*THE PROBLEM:*
Copy the records word for word, starting with the line that contains "At what distance does" and continuing through the end of the records.

*RECORDS:*
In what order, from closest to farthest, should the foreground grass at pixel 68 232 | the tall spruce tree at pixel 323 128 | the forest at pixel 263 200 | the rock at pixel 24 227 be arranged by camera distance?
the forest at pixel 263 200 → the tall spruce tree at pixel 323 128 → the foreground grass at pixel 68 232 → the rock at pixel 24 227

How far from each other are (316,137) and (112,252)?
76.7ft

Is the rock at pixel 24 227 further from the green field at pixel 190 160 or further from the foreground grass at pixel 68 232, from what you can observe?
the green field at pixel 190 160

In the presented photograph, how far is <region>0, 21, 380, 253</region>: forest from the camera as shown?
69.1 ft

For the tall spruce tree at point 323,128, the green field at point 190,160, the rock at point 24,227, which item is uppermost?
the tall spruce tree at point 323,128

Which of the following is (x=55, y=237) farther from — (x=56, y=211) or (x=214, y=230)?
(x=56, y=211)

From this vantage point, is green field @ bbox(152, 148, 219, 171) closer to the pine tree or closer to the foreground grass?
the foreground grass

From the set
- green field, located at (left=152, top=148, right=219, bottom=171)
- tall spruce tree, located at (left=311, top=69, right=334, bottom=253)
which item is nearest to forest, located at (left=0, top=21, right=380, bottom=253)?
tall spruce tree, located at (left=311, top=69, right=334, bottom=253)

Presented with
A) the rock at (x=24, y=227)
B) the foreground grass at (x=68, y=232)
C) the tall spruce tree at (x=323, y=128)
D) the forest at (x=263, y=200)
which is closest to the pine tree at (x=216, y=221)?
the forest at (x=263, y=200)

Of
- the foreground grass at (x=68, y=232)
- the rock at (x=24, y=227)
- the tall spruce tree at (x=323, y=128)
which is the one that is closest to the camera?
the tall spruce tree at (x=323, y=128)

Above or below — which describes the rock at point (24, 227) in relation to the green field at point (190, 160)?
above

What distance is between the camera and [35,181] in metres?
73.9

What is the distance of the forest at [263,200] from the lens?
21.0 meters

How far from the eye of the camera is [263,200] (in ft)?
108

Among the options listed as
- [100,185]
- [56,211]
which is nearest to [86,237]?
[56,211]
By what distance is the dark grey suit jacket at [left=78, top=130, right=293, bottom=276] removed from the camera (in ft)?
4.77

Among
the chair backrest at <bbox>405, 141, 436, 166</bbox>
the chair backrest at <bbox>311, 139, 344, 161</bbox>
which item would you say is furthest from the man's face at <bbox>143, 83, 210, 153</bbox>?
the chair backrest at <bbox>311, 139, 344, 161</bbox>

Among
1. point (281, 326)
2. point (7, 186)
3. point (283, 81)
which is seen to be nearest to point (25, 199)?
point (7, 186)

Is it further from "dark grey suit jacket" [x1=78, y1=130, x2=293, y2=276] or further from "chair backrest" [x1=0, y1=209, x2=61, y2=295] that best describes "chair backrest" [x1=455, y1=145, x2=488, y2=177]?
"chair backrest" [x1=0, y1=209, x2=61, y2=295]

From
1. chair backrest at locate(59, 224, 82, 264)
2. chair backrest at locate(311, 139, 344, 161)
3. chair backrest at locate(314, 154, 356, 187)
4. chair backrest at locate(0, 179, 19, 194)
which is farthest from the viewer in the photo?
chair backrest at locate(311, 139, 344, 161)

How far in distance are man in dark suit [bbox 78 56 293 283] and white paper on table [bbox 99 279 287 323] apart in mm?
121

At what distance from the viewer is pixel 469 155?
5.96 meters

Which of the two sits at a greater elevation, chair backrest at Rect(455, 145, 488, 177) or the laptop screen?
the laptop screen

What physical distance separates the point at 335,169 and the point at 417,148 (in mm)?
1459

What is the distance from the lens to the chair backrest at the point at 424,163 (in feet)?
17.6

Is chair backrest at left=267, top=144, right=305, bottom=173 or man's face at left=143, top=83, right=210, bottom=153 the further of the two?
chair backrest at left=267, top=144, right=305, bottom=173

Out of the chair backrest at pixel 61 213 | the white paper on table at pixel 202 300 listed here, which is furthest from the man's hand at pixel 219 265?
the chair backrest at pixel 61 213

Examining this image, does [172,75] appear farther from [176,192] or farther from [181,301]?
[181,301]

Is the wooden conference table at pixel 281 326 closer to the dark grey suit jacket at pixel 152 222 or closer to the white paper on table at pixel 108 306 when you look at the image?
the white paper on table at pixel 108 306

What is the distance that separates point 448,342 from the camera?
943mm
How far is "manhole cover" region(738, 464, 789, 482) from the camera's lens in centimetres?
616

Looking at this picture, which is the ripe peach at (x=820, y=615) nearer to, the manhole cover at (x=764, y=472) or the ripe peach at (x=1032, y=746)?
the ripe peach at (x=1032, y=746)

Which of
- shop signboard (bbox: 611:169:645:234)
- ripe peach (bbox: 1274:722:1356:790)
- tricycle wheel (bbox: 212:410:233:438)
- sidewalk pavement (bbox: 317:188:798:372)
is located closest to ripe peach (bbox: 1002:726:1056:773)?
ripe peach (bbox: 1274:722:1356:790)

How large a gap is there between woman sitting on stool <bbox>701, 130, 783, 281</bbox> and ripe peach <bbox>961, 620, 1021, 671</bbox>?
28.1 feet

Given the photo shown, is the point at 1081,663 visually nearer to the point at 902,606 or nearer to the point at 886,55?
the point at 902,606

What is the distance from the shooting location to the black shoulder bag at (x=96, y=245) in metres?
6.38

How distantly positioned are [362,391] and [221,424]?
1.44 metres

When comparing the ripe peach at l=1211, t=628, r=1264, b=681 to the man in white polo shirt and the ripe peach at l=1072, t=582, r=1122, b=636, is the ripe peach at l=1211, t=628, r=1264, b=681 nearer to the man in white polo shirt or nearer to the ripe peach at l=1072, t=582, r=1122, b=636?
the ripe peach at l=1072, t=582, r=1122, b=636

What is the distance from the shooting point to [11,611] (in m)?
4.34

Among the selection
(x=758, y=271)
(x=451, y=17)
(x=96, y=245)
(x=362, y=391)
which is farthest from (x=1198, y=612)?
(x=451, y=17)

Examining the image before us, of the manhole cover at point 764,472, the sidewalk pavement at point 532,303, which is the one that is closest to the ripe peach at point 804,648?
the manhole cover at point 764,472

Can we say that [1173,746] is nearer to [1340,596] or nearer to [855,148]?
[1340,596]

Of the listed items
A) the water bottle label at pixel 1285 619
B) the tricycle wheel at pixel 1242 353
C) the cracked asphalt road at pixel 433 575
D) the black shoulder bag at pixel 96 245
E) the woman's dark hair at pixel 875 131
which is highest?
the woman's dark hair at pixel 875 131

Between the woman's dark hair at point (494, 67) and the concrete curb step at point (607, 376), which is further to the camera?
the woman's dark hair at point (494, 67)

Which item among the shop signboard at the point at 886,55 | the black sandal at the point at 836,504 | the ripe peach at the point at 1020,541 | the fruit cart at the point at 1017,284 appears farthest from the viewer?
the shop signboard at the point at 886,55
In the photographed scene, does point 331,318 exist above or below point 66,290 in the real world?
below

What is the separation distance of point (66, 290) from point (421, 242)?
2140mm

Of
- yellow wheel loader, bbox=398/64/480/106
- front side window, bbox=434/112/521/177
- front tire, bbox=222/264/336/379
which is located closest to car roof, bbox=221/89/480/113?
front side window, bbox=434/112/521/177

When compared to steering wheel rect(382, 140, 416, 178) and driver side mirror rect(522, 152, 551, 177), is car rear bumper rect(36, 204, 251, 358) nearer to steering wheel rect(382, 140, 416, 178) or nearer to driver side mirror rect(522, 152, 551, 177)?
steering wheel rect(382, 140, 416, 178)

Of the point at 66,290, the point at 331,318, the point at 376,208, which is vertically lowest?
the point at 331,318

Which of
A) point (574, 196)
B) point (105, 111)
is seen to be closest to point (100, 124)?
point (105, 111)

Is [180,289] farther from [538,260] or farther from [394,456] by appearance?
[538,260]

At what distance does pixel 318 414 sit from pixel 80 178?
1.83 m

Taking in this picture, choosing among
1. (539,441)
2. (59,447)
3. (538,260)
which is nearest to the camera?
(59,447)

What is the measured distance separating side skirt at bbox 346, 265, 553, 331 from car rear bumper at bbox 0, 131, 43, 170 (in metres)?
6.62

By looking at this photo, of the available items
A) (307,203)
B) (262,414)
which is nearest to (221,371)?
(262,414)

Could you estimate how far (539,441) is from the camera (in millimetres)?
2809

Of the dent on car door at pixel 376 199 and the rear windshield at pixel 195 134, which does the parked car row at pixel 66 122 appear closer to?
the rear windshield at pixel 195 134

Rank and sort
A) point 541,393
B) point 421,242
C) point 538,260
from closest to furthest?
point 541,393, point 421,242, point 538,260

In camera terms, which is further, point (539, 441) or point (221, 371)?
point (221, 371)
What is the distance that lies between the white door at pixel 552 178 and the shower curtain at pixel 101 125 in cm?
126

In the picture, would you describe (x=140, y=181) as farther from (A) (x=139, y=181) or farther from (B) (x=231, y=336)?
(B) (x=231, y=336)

*SOLUTION FOR THIS EXERCISE:*
At what distance does pixel 318 414 sit from pixel 80 178?
1.83 m

Taking in this picture, choosing among
1. (539,441)
2. (59,447)
3. (538,260)
which is nearest to the camera?
(59,447)

What is the measured distance separating side skirt at bbox 346, 265, 553, 331 from car rear bumper at bbox 0, 131, 43, 170 (in metres)?
6.62

By looking at this photo, of the available items
A) (307,203)
B) (262,414)
which is nearest to (221,371)?
(262,414)

Could you estimate how far (539,441) is from the camera (in millimetres)?
2809

Of the dent on car door at pixel 376 199 and the rear windshield at pixel 195 134, which does the parked car row at pixel 66 122 appear closer to?
the rear windshield at pixel 195 134

Rank and sort
A) point 541,393
B) point 421,242
C) point 538,260
from closest to furthest?
point 541,393, point 421,242, point 538,260

In camera terms, which is further, point (539, 441) or point (221, 371)?
point (221, 371)
What is the distance that lies between the white door at pixel 552 178 and the shower curtain at pixel 101 125 in cm?
126

In the picture, would you describe (x=140, y=181) as farther from (A) (x=139, y=181) or farther from (B) (x=231, y=336)?
(B) (x=231, y=336)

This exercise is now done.